Culinary Justice + Pozole de Camarón #FoodieReads
Updated: Mar 5
I already shared a post about Eric Peterson's novel The Dining Car. This is my offering after reading the sequel, Sunshine Chief.
On the Page
This novel picks up a couple years after the first. Jack Marshall - still the narrator - is no longer Horace Button's bartender; he's more like a personal assistant and is married to Button's personal chef, Wanda. All three are involved in raising Button's orphaned thirteen-year-old niece, Jane.
They travel, as Button always does, in his vintage private railroad cars to southern Arizona. Button is scheduled to co-host the Best Chef Tucson Jail-and-Bail Weekend Gala with his old friend, socialite Bunny Lorillard. They have also brought along Jane's friend Florabelle as both girls have recently been suspended from school.
The cooking competition takes a macabre turn and they are all scrambling to solve the crime.
Florabelle is an interesting outsider as she has so little experience with the food that they all eat.
"'What’s this weird jelly thing on top?' she asked. 'Are we supposed to eat it?' 'That’s a poached egg,' Jane said. 'It looks like seal poop.' Jane began to laugh but caught herself when she saw me glaring. Florabelle shredded the Canadian bacon with her hands, she licked butter from her fingers, she chewed with her mouth open. Horace Button, the incomparable raconteur, was struck dumb by her lack of manners" (pg. 15).
"'Wanda has a surprise. She made you a special dessert.' 'What did she make?' Jane asked. 'Bananas Foster.' Jane let out a whoop. “My favorite!” She turned and grabbed Florabelle by the arm. “Have you ever had it?” 'Bananas what?' Florabelle asked. 'Bananas Foster.' Jane turned to me. 'Can we have it up in the vista dome while we start our homework?'" (pg. 36).
At one point, the characters broach the subject of 'culinary justice'. "'Ever heard the term culinary justice?' 'Never.' 'It’s the concept that you have to have been born in it to profit off your heritage. Only Mexicans can cook Mexican, only Thais can cook Thai, and so on. Only African Americans can do chicken and waffles. Guy like me, I put moo shu pork and Mandarin pancakes on my menu, and I’m guilty of appropriating Chinese culture.' 'Oh, for God’s sake'" (pg. 127).
This certainly isn't the first time I have heard of culinary justice. It goes along the lines of cultural appreciation versus cultural appropriation and authentic versus traditional. But I do not believe that you can only make the food of your ancestors. I mean, how boring would that be?!? I make a few Filipino dishes - Ginataang Seafood, lumpia, turon, chicken adobo, and arroz caldo - but I cook from all over the globe.

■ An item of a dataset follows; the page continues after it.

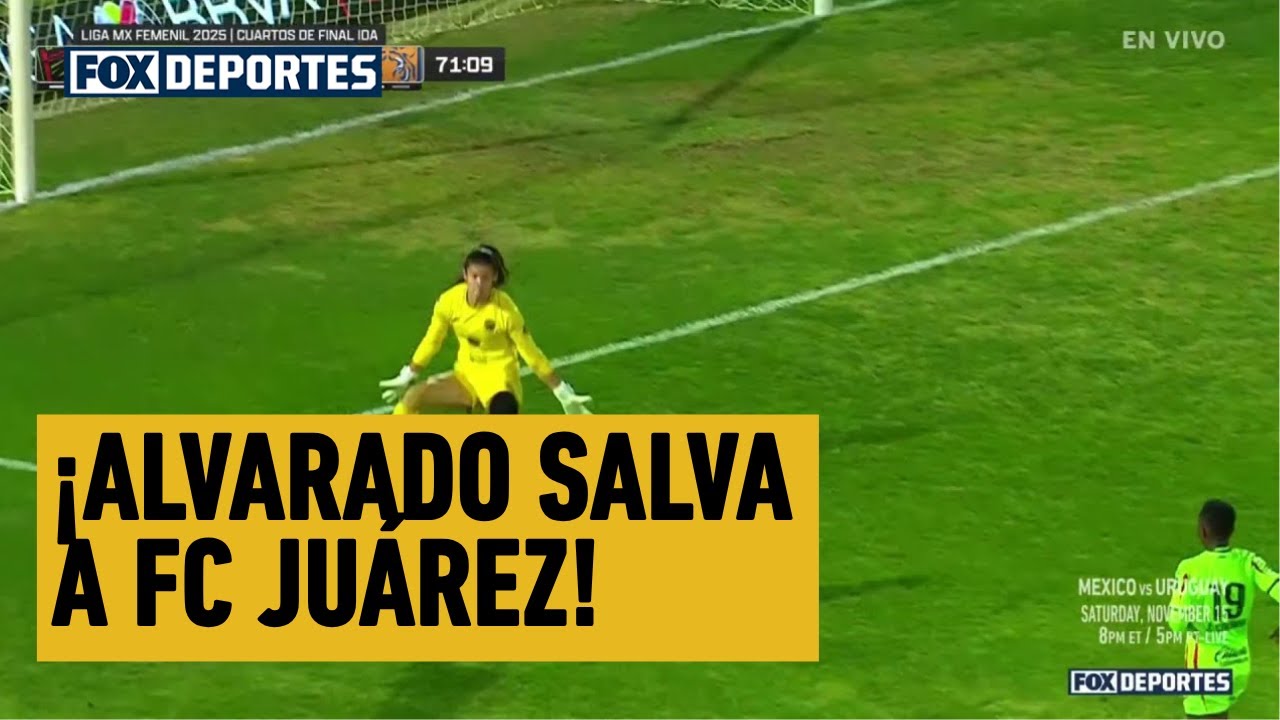 ¡ALVARADO SALVA A FC JUÁREZ! | FC Juárez 0-1 Tigres UANL | Cuartos de Final de Ida | Liga MX Femenil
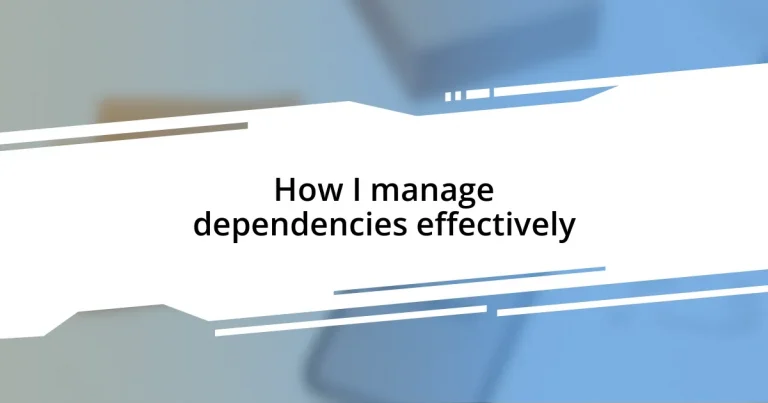 How I manage dependencies effectively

What about you? What do you think about the concept of culinary justice?
In My Bowl
Again, because of Button's voracious appetite, there is a lot of food in the book. I was inspired by this passage: "I put my phone away when our waiter surprised us with shots of a smoky mezcal. He also brought several ripe avocados, which he proceeded to mash, garnish, and whip into a generous bowl of guacamole. Staff members from the kitchen, wearing black chef’s coats and pill-box hats, delivered samples of the restaurant’s signature starters: bowls of pozole verde and a sizzling cast-iron skillet of queso fundido with chorizo" (pg. 129). So, despite not being Mexican, I decided to share my version of Pozole de Camarón.
1 pound large shrimp, peeled and deveined
2 teaspoons Mexican seasoning blend
2 teaspoons olive oil, divided
1 /2 cup each diced onions, diced carrots, diced celery, diced zucchini, and diced squash
2 cups cooked white hominy
4 cups chicken stock (or veggie, if preferred)
1/4 cup freshly squeezed lime juice
1 Tablespoon salsa
GARNISHES You can top the pozole with whatever you like, but here are some suggestions and what we usually use...
chopped green onion
crumble Cotija cheese
Place cleaned shrimp in a mixing bowl. Add in the seasoning and 1 teaspoon olive oil. Massage the seasoning into the shrimp and let stand while you prepare the rest of the dish.
In a large soup pot, heat remaining 1 teaspoon olive oil. Add in the onions, carrots, and celery. Cook until the onions are softened and turning translucent approximately 3 to 5 minutes.
Add in the zucchini, squash, and hominy. Stir to incorporate into the other veggies. Stir in the salsa, then pour in the stock and the lime juice.
Bring the liquid to a boil, then reduce heat to a simmer. Cook until the carrots are fork-tender. Gently lower the shrimp into the soup and cook until just opaque, approximately 3 minutes. Don’t overcook as they will get rubbery.
To serve, ladle soup into serving bowls. Then garnish with whatever goodies you like. Serve hot.